Friday, August 12, 2011

Cancer Man: Last one standing 2

I could never seem to be on time for Rebecca. Living on the other side of the county, just getting her to her appointment only a little late was a real challenge. Every day, we had road construction, traffic delays and an endless string of red lights that gathered up, you could loop around and around a Christmas tree.

She was good about it. I apologized, explained and Rebecca just shrugged.

"It doesn't matter to me if I'm late," she said. "I've got nothing else to do today."

Of course, I did. I have two jobs, children, a new home, additional responsibilities and a crumbling personal life.

"You do too much," she told. "It's too much."

I nodded, but what of it? What was I supposed to not do?

There is no answer to that.

Every trip, whatever else we talked about (her daughter's drug use, that time the daughter got married out west for six months or that other time the same daughter was tricked into becoming a hooker out in Las Vegas), it always gravitated back toward religion. She took comfort in God. She had a personal relationship with Jesus.

I wouldn't say it was an entirely healthy relationship. Rebecca struggled. She'd raised a couple of kids and a couple of grandkids. Her first husband beat her. Her second husband tossed her out when she gave up her wild ways. She was lonesome. She prayed a lot. She turned to her Bible, to church and to the song and dance of television preachers.

Jesus, by the way, didn't write, didn't call and didn't send money.

This didn't upset her. It used to bug me, until I quit.

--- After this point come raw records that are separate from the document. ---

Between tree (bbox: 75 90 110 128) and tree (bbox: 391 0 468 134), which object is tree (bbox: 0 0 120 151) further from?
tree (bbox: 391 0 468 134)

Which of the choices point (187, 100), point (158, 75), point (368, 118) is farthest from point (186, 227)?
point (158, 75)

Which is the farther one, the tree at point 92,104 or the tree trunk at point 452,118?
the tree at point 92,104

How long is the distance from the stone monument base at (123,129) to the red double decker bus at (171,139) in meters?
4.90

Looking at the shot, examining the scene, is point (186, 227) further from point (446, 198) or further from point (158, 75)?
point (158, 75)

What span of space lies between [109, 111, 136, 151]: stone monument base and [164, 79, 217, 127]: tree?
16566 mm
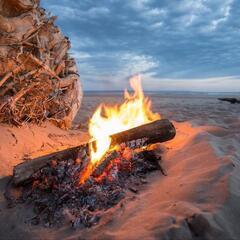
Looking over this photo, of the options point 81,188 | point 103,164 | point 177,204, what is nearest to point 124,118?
point 103,164

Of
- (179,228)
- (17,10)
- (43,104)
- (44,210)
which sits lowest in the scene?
(44,210)

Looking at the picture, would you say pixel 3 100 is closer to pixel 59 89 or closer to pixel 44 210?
pixel 59 89

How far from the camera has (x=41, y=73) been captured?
594cm

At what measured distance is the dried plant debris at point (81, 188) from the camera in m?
3.19

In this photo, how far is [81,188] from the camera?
11.3 feet

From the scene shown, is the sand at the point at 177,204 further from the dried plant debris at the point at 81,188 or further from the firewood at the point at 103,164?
the firewood at the point at 103,164

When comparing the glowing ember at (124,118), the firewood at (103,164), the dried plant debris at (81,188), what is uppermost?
the glowing ember at (124,118)

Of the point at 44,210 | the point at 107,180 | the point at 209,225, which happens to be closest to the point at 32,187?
the point at 44,210

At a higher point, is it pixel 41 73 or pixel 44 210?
pixel 41 73

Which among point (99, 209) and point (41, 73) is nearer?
point (99, 209)

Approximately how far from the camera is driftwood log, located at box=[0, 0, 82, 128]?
5.24 m

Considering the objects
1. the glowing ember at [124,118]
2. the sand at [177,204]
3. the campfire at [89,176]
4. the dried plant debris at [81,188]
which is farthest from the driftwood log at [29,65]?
the dried plant debris at [81,188]

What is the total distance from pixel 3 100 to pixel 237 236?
4338 millimetres

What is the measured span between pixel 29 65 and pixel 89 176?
304 centimetres
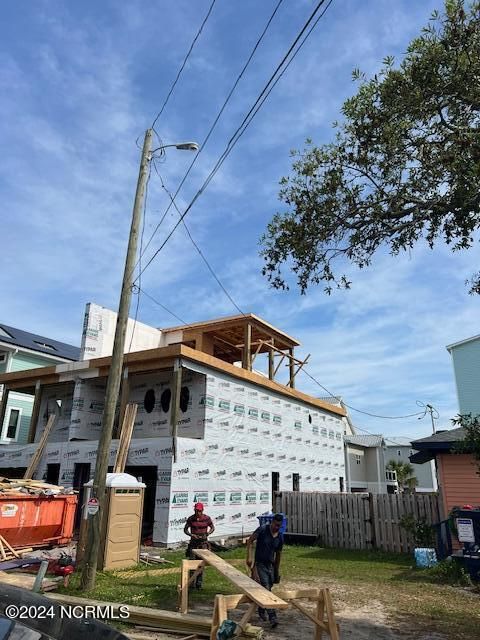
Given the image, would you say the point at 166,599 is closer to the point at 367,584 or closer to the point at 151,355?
the point at 367,584

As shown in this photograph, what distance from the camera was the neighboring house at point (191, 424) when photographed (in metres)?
15.9

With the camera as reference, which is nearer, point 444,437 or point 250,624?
point 250,624

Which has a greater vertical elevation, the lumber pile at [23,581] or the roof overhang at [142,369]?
the roof overhang at [142,369]

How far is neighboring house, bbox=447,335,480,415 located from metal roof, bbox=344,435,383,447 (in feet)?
51.4

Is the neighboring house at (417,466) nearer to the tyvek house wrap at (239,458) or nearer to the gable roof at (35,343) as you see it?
the tyvek house wrap at (239,458)

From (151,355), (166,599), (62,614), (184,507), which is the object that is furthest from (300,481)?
(62,614)

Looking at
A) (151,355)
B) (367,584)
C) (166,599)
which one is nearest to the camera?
(166,599)

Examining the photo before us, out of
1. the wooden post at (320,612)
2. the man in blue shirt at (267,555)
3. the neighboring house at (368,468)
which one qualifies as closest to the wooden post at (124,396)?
the man in blue shirt at (267,555)

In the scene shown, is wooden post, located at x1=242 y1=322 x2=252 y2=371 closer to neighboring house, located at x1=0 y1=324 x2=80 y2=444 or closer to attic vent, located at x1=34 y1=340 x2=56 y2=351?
neighboring house, located at x1=0 y1=324 x2=80 y2=444

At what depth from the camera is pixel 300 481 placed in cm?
2328

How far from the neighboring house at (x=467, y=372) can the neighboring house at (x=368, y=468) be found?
15258mm

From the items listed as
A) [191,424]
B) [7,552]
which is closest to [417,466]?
[191,424]


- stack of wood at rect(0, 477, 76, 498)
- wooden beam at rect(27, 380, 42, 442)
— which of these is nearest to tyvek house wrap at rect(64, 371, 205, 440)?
wooden beam at rect(27, 380, 42, 442)

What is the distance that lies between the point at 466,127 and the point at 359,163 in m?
1.73
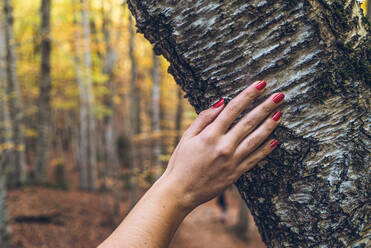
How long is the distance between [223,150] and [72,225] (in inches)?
330

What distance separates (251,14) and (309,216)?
903 mm

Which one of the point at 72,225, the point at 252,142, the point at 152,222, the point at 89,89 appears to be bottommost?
the point at 72,225

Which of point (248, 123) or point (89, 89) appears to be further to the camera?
point (89, 89)

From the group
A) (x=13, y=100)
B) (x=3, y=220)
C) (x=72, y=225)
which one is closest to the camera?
(x=3, y=220)

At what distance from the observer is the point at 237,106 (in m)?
1.09

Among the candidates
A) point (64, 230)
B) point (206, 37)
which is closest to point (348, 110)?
point (206, 37)

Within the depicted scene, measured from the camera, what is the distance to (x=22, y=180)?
10180mm

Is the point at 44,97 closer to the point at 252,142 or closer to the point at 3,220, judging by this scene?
the point at 3,220

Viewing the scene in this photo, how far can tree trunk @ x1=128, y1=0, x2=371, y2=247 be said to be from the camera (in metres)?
1.04

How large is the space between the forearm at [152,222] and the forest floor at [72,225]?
22.3 feet

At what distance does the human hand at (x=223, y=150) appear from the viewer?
1055 mm

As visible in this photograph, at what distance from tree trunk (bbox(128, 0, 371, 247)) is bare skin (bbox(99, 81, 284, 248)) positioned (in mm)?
70

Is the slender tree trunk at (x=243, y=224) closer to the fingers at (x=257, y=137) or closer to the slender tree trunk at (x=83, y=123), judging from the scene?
the slender tree trunk at (x=83, y=123)

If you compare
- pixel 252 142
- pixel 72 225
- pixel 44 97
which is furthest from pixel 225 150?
pixel 44 97
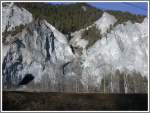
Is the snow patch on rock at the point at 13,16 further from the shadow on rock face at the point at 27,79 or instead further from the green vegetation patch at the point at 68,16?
the shadow on rock face at the point at 27,79

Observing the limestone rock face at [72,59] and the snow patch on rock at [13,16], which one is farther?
the limestone rock face at [72,59]

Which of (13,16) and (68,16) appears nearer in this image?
(13,16)

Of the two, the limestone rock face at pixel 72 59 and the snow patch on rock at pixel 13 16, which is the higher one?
the snow patch on rock at pixel 13 16

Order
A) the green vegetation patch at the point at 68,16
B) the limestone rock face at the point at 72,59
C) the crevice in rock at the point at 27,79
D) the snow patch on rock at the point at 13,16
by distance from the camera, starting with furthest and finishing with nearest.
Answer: the green vegetation patch at the point at 68,16 < the limestone rock face at the point at 72,59 < the crevice in rock at the point at 27,79 < the snow patch on rock at the point at 13,16

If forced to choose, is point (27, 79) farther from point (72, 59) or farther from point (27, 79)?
point (72, 59)

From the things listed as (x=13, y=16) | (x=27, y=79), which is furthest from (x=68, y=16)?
(x=27, y=79)

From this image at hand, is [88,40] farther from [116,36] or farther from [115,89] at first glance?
[115,89]

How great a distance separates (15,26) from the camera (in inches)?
940

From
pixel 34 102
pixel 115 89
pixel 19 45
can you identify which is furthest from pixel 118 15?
pixel 34 102

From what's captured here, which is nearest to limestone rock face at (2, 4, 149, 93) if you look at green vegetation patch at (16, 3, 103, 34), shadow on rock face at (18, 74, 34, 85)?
shadow on rock face at (18, 74, 34, 85)

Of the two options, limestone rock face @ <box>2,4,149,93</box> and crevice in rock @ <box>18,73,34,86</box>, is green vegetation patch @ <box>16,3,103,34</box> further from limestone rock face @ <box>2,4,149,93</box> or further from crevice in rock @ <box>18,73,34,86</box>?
crevice in rock @ <box>18,73,34,86</box>

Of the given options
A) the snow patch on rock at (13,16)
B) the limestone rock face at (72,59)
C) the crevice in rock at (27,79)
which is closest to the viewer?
the snow patch on rock at (13,16)

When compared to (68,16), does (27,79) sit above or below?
Result: below

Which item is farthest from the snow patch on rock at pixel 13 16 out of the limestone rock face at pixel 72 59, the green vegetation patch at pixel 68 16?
the green vegetation patch at pixel 68 16
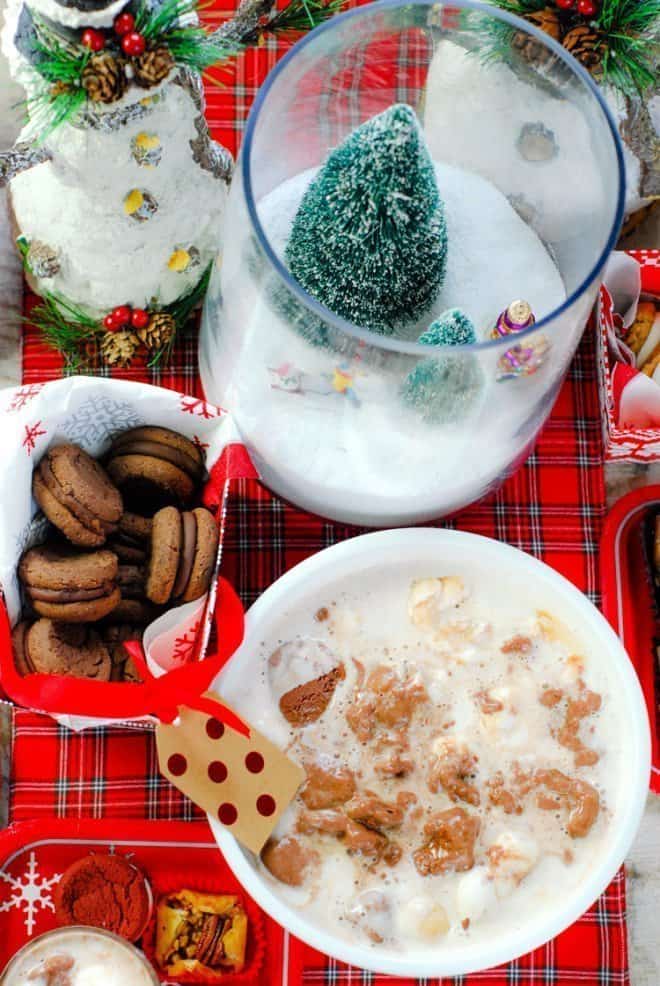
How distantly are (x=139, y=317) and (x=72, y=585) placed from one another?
0.31 m

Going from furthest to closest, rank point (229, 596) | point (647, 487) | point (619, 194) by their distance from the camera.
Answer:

I did not mention my lack of faith and took a little bit of solace in her unflappable cheeriness. I looked forward to collecting her for her treatments and enjoyed our time together. It was good to listen to her tell me about growing up in a house with 14 children raised by one mother.

"We had biscuits and gravy every morning," she said. "We drank powdered milk and ate pinto beans every night."

The food was cheap. Anything else they got from their garden or from neighbors. Meat was a rare occurrence. A treat was a bologna sandwich with a dill pickle on the side and a glass of kool-aid.

Comparatively speaking, she had it made, living in a rented double-wide trailer. Beans and cornbread were comfort food, a touchstone to old memories of family, not a daily staple.

She told me about surviving, about getting over the loss of quitting one marriage and being discarded from another. She told me she'd managed to maintain a friendship with her second husband. They were good friends and spoke about every week on the phone. He was a good man, she said. He just wasn't who she needed to be with any more. They'd changed. He drank. She didn't. He wouldn't give it up and she wouldn't pick it back up.

She told me she really hadn't needed the marriage. She'd found purpose in her faith and as the mother to her daughter's children.

"You know, if I'd have thought about it," she said. "I guess I could have asked the lord to send me another man, but I don't guess I needed one. I've been all right without having a man around."

She wasn't bitter about it or resentful. There wasn't even a sense of regret.

I don't think it was always that way for her. I think it took time, but at the end of it, even facing cancer, she hadn't really needed a man around. She hadn't needed someone to be there to hold her, to listen to her or to love her. She'd found most of those things through her grandchildren and through her God.

Really, the only thing she'd needed that she might have gotten from a husband was someone to drive her to the hospital and sit with her for a little while. As that turned out, she hadn't even really needed that.